Leading lady: The head of the Gauteng treasury department
The head of Gauteng's treasury, Nomfundo Tshabalala, has a tough task ahead of her as she leads the province's money manager into a new era that started in April this year when the department was re-established to enhance the role of overseeing the purse strings.
She is no stranger to the environment of public finance management, having cut her teeth in a number of government departments related to financial matters.
She has developed a strong reputation as a specialist in public finances, debt management and other methods of government development finance.
Drawing on this experience, her first order of business was to ensure that her department had the resources needed to fulfill her mandate.
"One of the critical things we have done in the province is to ensure the departments are capacitated in terms of human capital and not focusing on one individual being the chief financial officer, but also the support that person requires. We have also been very clear that they must be solely focused on the finances of that department," she said.
It has been common practice for these officials to also assume a host of non-core functions, such as taking responsibility for facilities and security management, for example.
This focus on the skills and capacity of personnel started in Tshabalala's own department, where she built sectoral or departmental competencies and specialists.
"As a treasury, we need to have capacity that will also understand the business of the various departments.

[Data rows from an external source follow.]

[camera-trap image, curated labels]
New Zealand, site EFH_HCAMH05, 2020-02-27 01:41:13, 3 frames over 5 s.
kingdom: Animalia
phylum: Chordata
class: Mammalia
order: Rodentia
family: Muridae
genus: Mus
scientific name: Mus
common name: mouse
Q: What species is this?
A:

If health's finances, for example, are challenged we must have appropriate capacity that understands why it is having difficulty and what measures can be put in place to address these challenged," she said.
"So that is the restructuring we have done to improve the way in which we run our business when we work with departments."
Such knowledge would span the entire scope of a department's operations, from staffing and training considerations through to the building of infrastructure and service delivery.
She said that advising and assisting is not her department's primary role, but that it falls within the scope of ensuring proper financial management accountability through intervening when the need arises. "It is not treasury's role to run a department; we can advise them as far as financial management is concerned and can provide support where we see a department has challenges, but our main role is to exercise oversight to evaluate, monitor and ensure the province maintains a sound fiscal position," she said.
An important tool used to introduce a degree of control, specifically in the area of procurement, is the application of computer systems such as SAP's enterprise resource planning solutions that are used mainly for the Gauteng government's procurement and payroll management.
"We believe this system is very good because it enables you to ensure that you do not raise an order when there are no resources and it enables us to quantify commitments so we do not over-commit available resources."
She said that Gauteng has made good progress in audit performance at both provincial and municipal level. "We have seen a lot of improvement as far as that is concerned, but obviously there are still some issues, such as the asset management we need to address and paying suppliers within 30 days, which has to be complied with."
On this latter issue, Tshabalala said gaps in the system or provision of the necessary documentation — order forms, receipt notes and invoices — are required to quickly and efficiently process payment. "We need to do away with instances where payments are delayed due to non-availability of the required paperwork."